■ Records from a collection
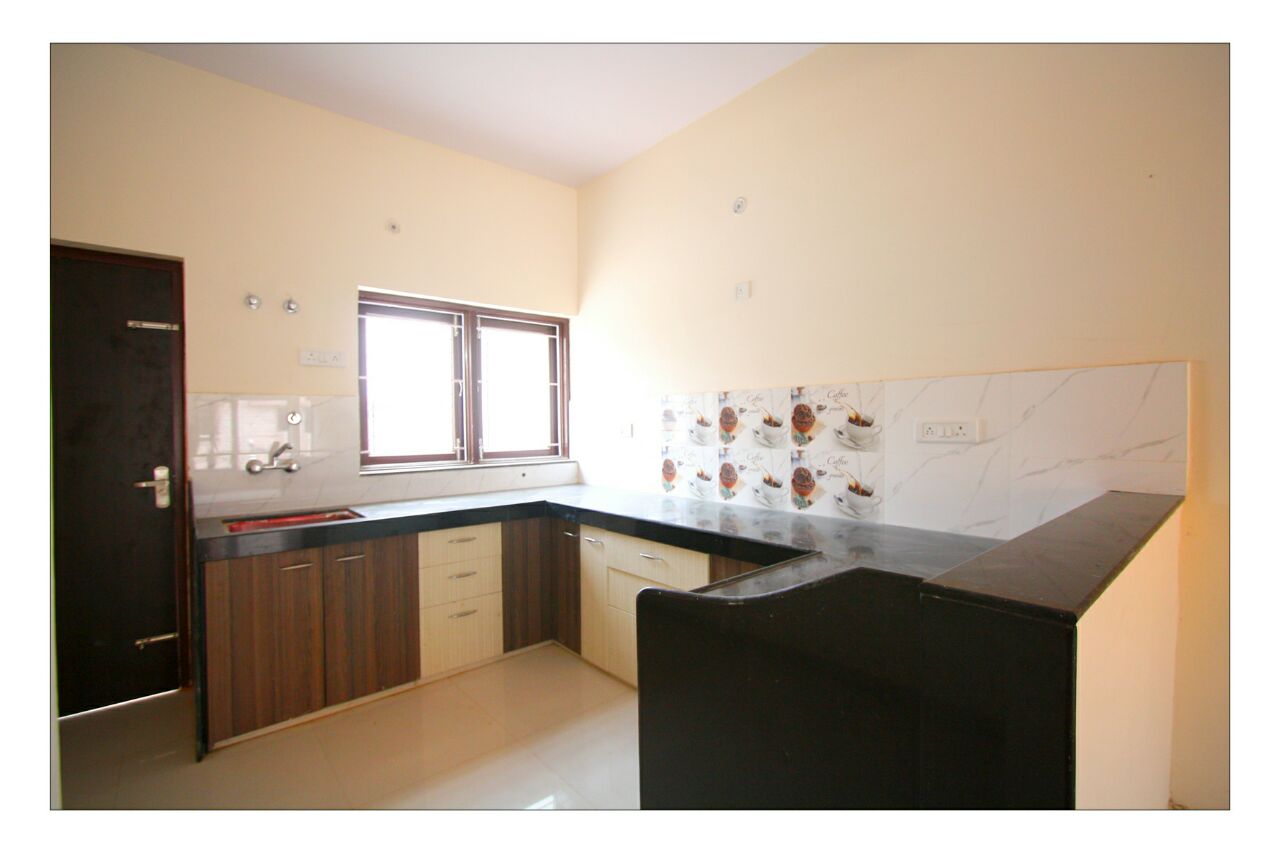 Chordias Prime Ville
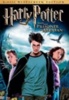 Harry Potter and the Prisoner of Azkaban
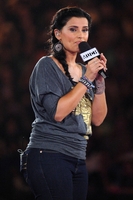 LovinFurtado-WeDay069.jpg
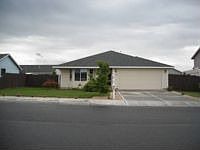 1st image of 8704 Packard Dr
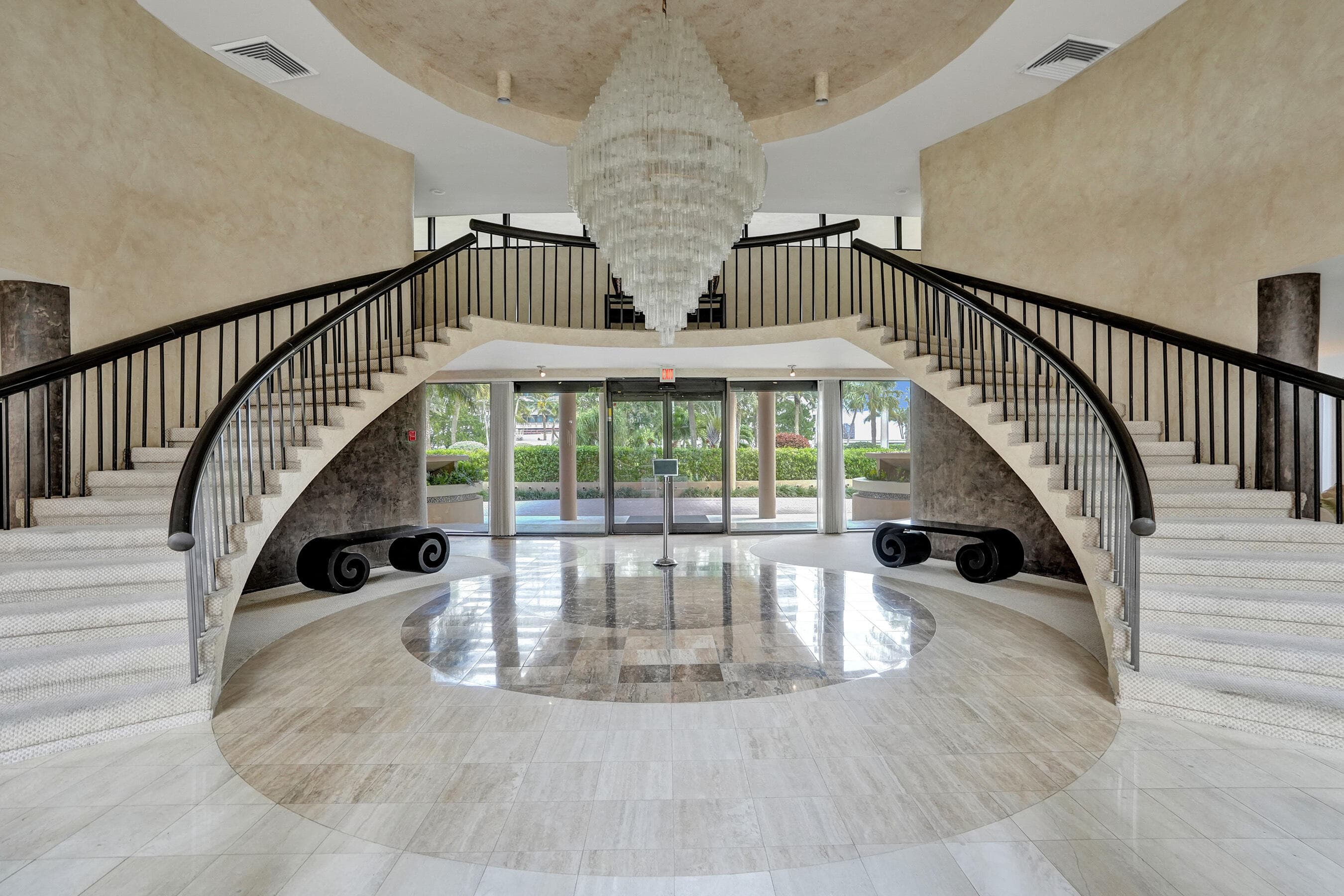 1401 S Ocean Boulevard 3020, Boca Raton, FL 33432 — photo 5 of 90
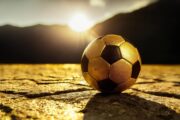 Fußball: Das Herz des Sports und seine Welt der Wetten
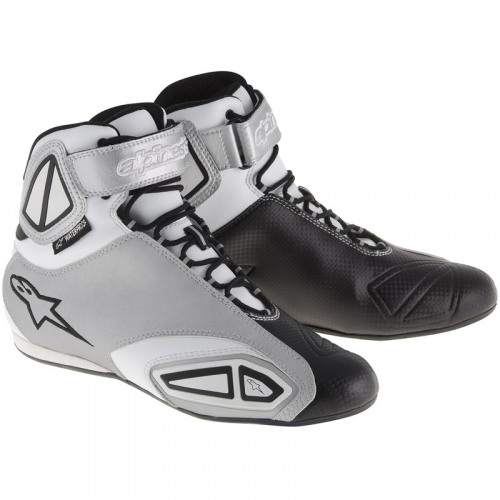 ALPINESTARS Мотоботы STELLA FASTLANE WP
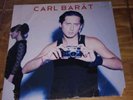 Peter Doherty, Carl Barat, Babyshambles Vinyl Records X3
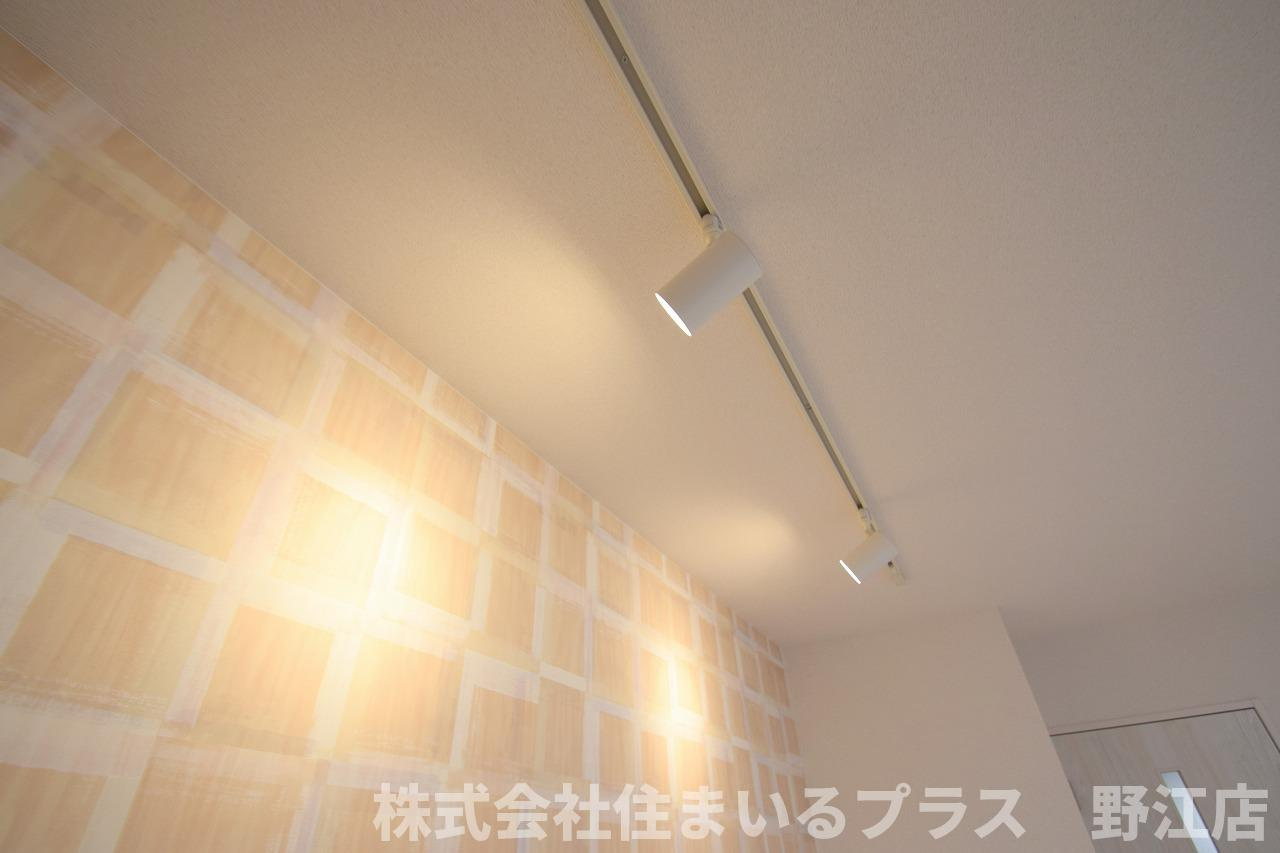 フジパレス深江橋イーストのその他
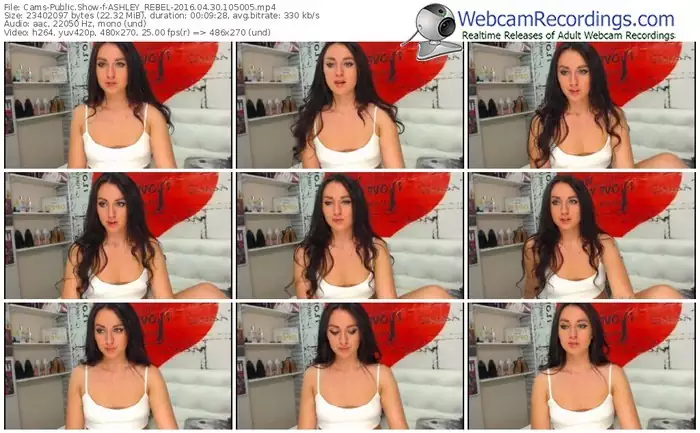 cams-ashley_rebel-webcam-show-04_30_2016-10_50_05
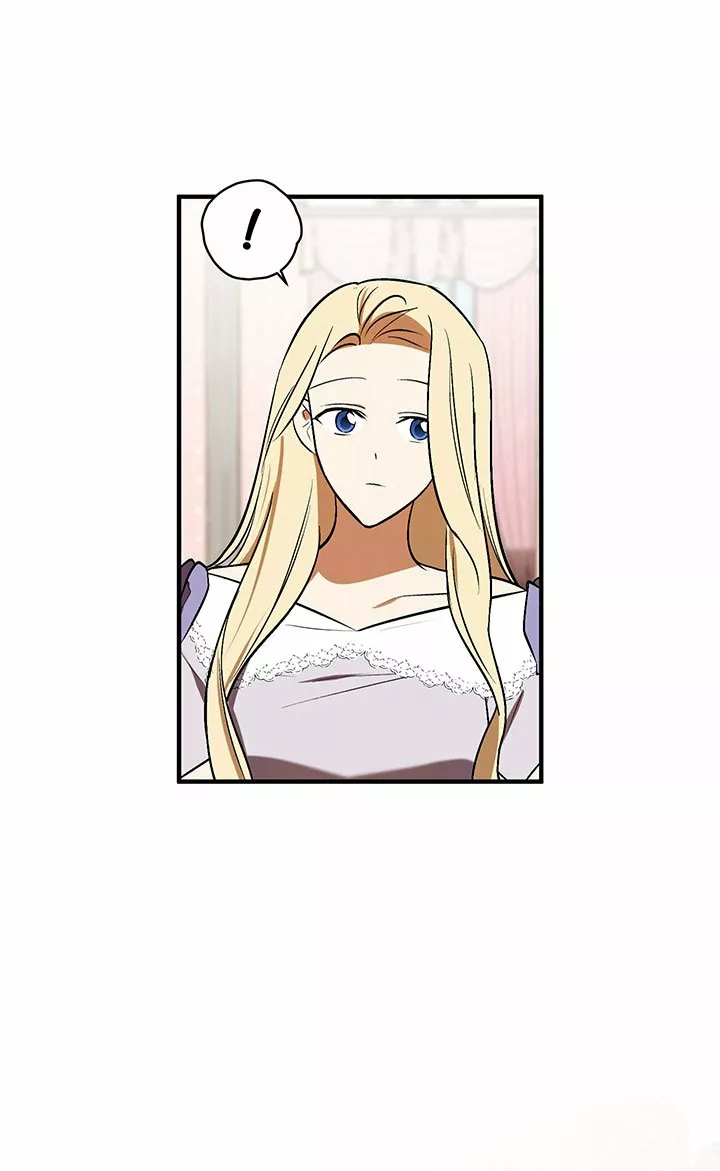 Página 64 del Manga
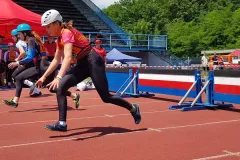 2022-06-12-Kraj-dorostu-2022-8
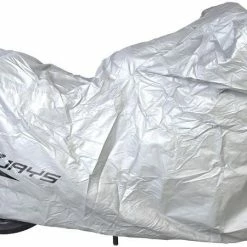 Best deal 🥰 SCOOTER CVR 183 X 89 X 119CM 🔔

■ About this exercise
Set down all the entries exactly as they appear, but skip any pictures.

■ Task answer
 Chordias Prime Ville
 Harry Potter and the Prisoner of Azkaban
 LovinFurtado-WeDay069.jpg
 1st image of 8704 Packard Dr
 1401 S Ocean Boulevard 3020, Boca Raton, FL 33432 — photo 5 of 90
 Fußball: Das Herz des Sports und seine Welt der Wetten
 ALPINESTARS Мотоботы STELLA FASTLANE WP
 Peter Doherty, Carl Barat, Babyshambles Vinyl Records X3
 フジパレス深江橋イーストのその他
 cams-ashley_rebel-webcam-show-04_30_2016-10_50_05
 Página 64 del Manga
 2022-06-12-Kraj-dorostu-2022-8
 Best deal 🥰 SCOOTER CVR 183 X 89 X 119CM 🔔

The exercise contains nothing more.